CNN fact-checker explains why Steve Scalise’s 'legalistic evasion' on 2020 is 'dangerous' to democracy

When Chris Wallace interviewed House Minority Whip Steve Scalise on Sunday, October 10, he demanded to know if Scalise thought the 2020 presidential election was "stolen" from Donald Trump. The Louisiana Republican was evasive in his response, never admitting that it wasn't stolen but never coming right out and saying that it was. And CNN fact checker Daniel Dale, in a biting op-ed published by CNN's website on October 12, argues that Scalise's evasiveness is no less toxic to U.S. democracy than Trump promoting the Big Lie during a MAGA rally in Iowa on Saturday, October 9.
"At a rally in Iowa on Saturday night," Dale explains, "former President Donald Trump told a laughable series of specific lies about the 2020 election he lost. He said, for example, that the state of Pennsylvania and the cities of Detroit and Philadelphia each recorded more votes cast than they have actual voters, though none of that is even close to true. In a television appearance the next morning, the second-ranking House Republican, Minority Whip Steve Scalise, repeated none of Trump's detailed fraud fantasies. But what he did do was no less dangerous for its vagueness."

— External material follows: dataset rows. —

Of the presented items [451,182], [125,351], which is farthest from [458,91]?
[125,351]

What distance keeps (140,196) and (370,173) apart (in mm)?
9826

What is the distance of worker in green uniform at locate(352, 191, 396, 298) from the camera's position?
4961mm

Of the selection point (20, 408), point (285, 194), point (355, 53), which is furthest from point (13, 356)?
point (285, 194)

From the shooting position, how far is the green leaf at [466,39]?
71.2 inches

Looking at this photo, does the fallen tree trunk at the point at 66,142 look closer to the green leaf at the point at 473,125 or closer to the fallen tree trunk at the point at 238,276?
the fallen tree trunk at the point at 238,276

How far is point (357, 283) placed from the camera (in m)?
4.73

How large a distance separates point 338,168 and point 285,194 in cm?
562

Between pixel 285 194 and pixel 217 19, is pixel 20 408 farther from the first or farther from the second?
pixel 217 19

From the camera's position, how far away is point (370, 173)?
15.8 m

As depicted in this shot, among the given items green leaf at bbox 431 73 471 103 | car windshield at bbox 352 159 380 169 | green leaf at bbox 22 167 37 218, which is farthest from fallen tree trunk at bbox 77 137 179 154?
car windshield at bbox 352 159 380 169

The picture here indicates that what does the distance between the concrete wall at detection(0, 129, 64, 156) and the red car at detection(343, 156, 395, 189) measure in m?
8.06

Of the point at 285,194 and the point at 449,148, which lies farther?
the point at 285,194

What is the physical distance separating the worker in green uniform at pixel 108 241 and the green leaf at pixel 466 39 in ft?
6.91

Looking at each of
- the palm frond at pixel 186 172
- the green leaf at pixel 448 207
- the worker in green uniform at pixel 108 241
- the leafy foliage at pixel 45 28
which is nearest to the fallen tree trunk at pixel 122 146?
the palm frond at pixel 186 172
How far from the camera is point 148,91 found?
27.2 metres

Dale continues, "Asked three times by Fox News host Chris Wallace whether the election was 'stolen,' Scalise refused each time to offer the only correct answer: no. Instead, Scalise danced around a direct answer — claiming that states had not followed their own laws in conducting the pandemic-era election."
Scalise, during the interview with Wallace, claimed, "There are states that didn't follow their legislatively set rules" in 2020.
"For Scalise," Dale explains, "this kind of legalistic evasion offers the best of all worlds. He can avoid sounding like an unhinged conspiracy theorist, as Trump inevitably does when he starts going into detail about imaginary fraud shenanigans, while also avoiding the wrath of Trump, staying in the good graces of millions of Trump supporters who subscribe to the lie that the election was rigged, and delegitimizing the current president whose agenda he is trying to defeat. It's a handy position for Scalise: promote Trump's nonsense and simultaneously maintain plausible deniability. For American democracy, though, Scalise's middle ground is no middle ground at all."